Ele resolveu aventurar-se. Resolveu que precisava dar uma volta um pouco maior que o quarteirão de sua solidão. Ele queria sentir o vento do outro lado da ponte. Conhecer tantos caminhos quanto não pudesse se decidir seria levado pelo vento. Despediu-se do gato preguiçoso e sonolento que era o seu reflexo. Deu um último beijo na mãe que cedo ia para o trabalho, nem tinha mais tempo de contar as histórias do falecido pai. E vivia só pelo filho mesmo. Saiu e olhou pro céu, veio a primeira gota. Era a chuva, chuva mesmo. Chuva que o fazia lembrar da infância, tão prazerosa, sem preocupações. Decidiu virar criança ali mesmo, colocando a língua pra fora e sentindo todos os sabores, sentiu o primeiro amor e o primeiro cachorro.
Encontrou o Sr. Bonifácio e discutiu os mesmos assuntos; futebol, mulher e política. Fora o gato e a mãe, era com quem mais conversava mesmo. Seguiu viagem, pegou o primeiro ônibus para aventura, e sentou-se ao lado de uma mulher gorda. Puxou assunto, viu que a porta abrindo e desceu logo em seguida.
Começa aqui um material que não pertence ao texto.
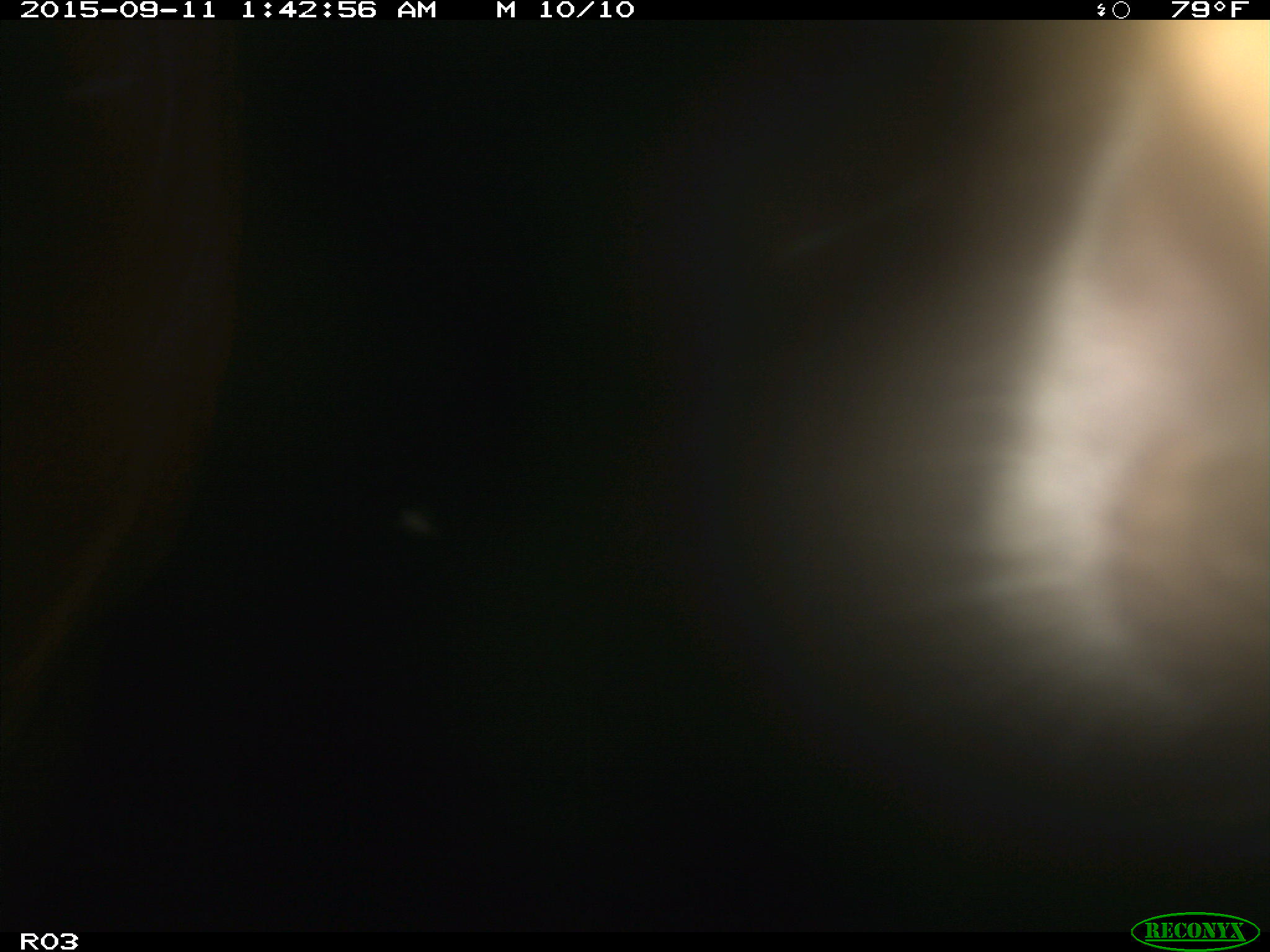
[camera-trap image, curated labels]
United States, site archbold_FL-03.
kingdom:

Era assim, se tivesse a chance fugia e decidiu sair correndo. Correu até as pernas fraquejarem, e como era boa a sensação de cansar de fugir. Pegou outro ônibus para casa, olhou bem o prédio onde tinha passado toda sua vida. Viu as varandas enfeitadas do natal, pensou no pai. O pai nunca pensou nele, e por isso quis ser grande. Estufou o peito, entrou em casa acariciou o gato, que na mesma posição há dias, retrucou-lhe um miado como quem dissesse "Bem-vindo". E assim sentou-se na cama, sentiu-se bem vindo de sua jornada pelo mundo. Fechou a porta do seu próprio mundo, tirou as meias e já era noite. Pegou o violão, o violão que era do pai e tinha o cheiro dele. Deu quatro acordes, a letra veio em seguida. Cantou sobre a vida cheia de expectativas. Deitou-se, feliz. Compôs, e a música não tinha sido feito ainda. Ele cantou, ele viveu e desejou sonhar tantas noites com os caminhos que podia trilhar. Tinha a consciência limpa e dormiu nos braços do acaso novamente.


II – ELA


Os balões, tão coloridos, tão leves, tão majestosos e cheios de si. Os deuses do céu.
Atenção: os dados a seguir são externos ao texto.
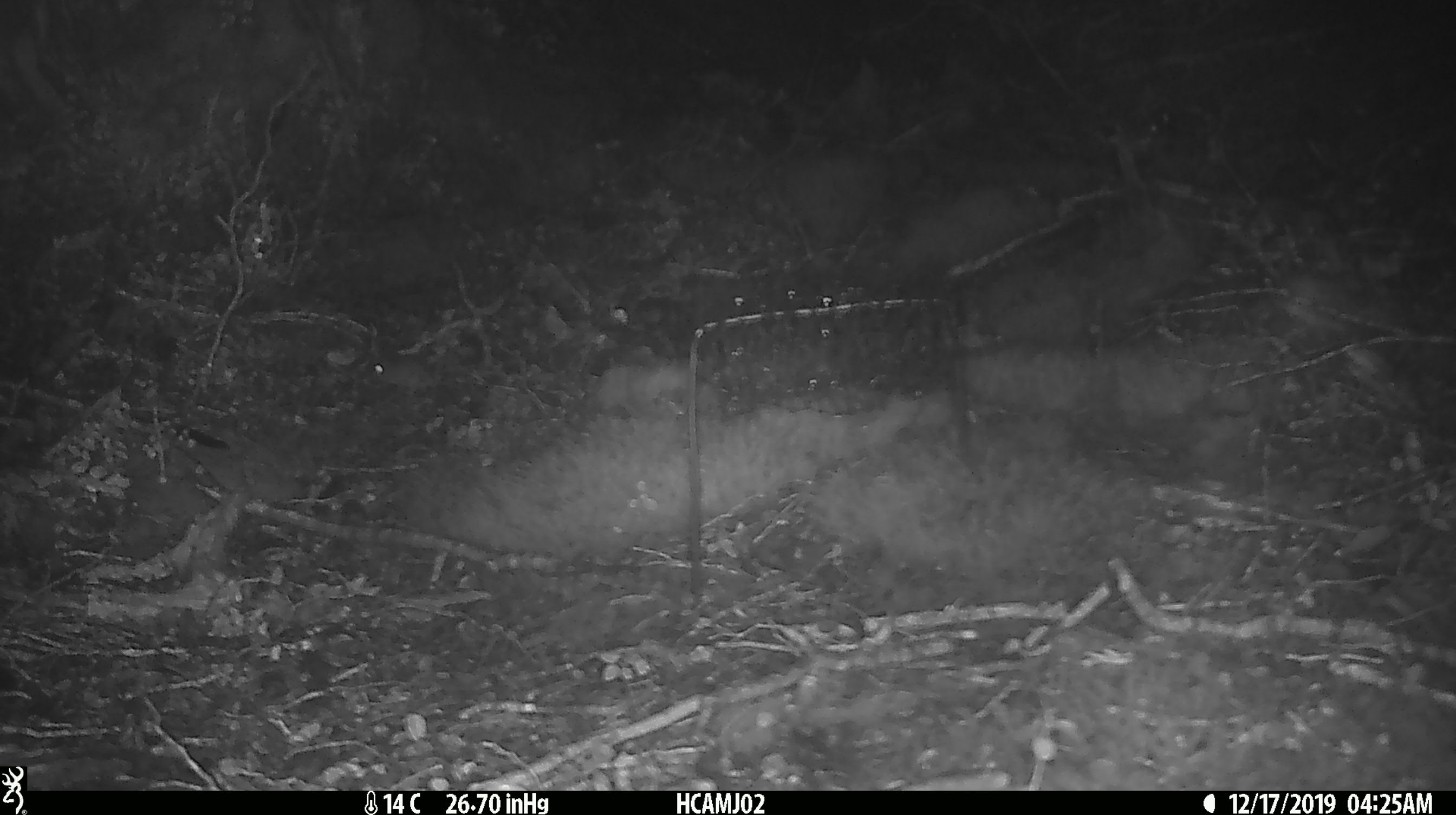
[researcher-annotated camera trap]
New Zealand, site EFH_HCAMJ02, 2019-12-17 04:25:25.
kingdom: Animalia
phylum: Chordata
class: Mammalia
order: Rodentia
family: Muridae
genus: Mus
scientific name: Mus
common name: mouse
Mouse (Mus).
Ela também era assim, ou pelo menos imaginava ser. Sempre foi boa em tudo, campeã de ginástica, medalha de ouro na soletração, boletim cheio de dez. Quem não a queria como filha? Educada, simpática, moça prendada tão responsável. Tinha um olhar manso, cheio de esperanças. A namorada perfeita. Os rapazes faziam fila, mas era moça de família, só depois do casamento. Namorou o Claudio e o Marcelo. Amigos até tempos depois. Seu olhar manso escondia tantas frustrações, tantas que nem cabiam em seu coração enorme.
O pai queria que seguisse sua carreira, medicina, a mãe das carreiras. E tinha o futuro garantido na área, não tinha dúvidas. A mãe, queria vê-la casada com um bom advogado ou alguém que lhe garantisse uma vida confortável e a segurança que tanto esforçava para que tivesse.
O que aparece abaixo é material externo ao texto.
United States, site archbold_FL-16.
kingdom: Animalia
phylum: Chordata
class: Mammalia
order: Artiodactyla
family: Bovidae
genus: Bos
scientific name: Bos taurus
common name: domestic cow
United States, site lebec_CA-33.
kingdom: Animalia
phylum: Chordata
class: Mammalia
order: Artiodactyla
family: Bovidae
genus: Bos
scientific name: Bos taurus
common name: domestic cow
Tinha tudo planejado, tudo feito pra ela. E nada que lhe restasse fazer, apenas, viver o sonho. O sonho dos outros. E ela, cheia de si, sabia que podia mais, e de fato, podia muito mais! Podia voar, quando ninguém estava olhando, voava, voava mesmo! Mas logo o grito desesperado do pai pelo bom futuro a trazia de volta. E então, engolia o choro, e sorria. Aquele sorriso lindo.
Não demorou muito para que ela soubesse o que precisava fazer. Precisava sair, precisava voar. Isso! Voar para bem longe. Longe dos desejos materiais, ser feliz lá do alto. Como um balão. Mas balões são conduzidos, são guiados, tem combustível, seguem rotas, não ficam por aí, ao acaso. E agora como haveria de ser um balão? Largado na grama esperando seu condutor. Precisava de um condutor, alguém que lhe desse combustível pra seguir viagem, que a orientasse. Sorriu, e dessa vez de verdade, sorriu como nunca. Iluminou todo o quarto. Uns dizem ter visto o brilho, outros dizem ter ouvido risos. Ela, nunca desmentiu. Era seu sorriso, seu momento. Beijou o pai e a mãe, certos do seu destino. Ela virou de costas, fechou a porta do quarto. Sabia o que tinha e o que queria. E olhou para a janela esperando. Esperando alguém a procura dela, olhou os balões, à espera de um céu limpo. Primavera, na primavera ainda iria voar.


III – UM ENCONTRO


Era cedo, era muito cedo. Era tão cedo que embaçava a vista dos olhos sonolentos ainda. E já de pé, a cidade já estava toda de pé. Foi exatamente às sete e vinte que aconteceu.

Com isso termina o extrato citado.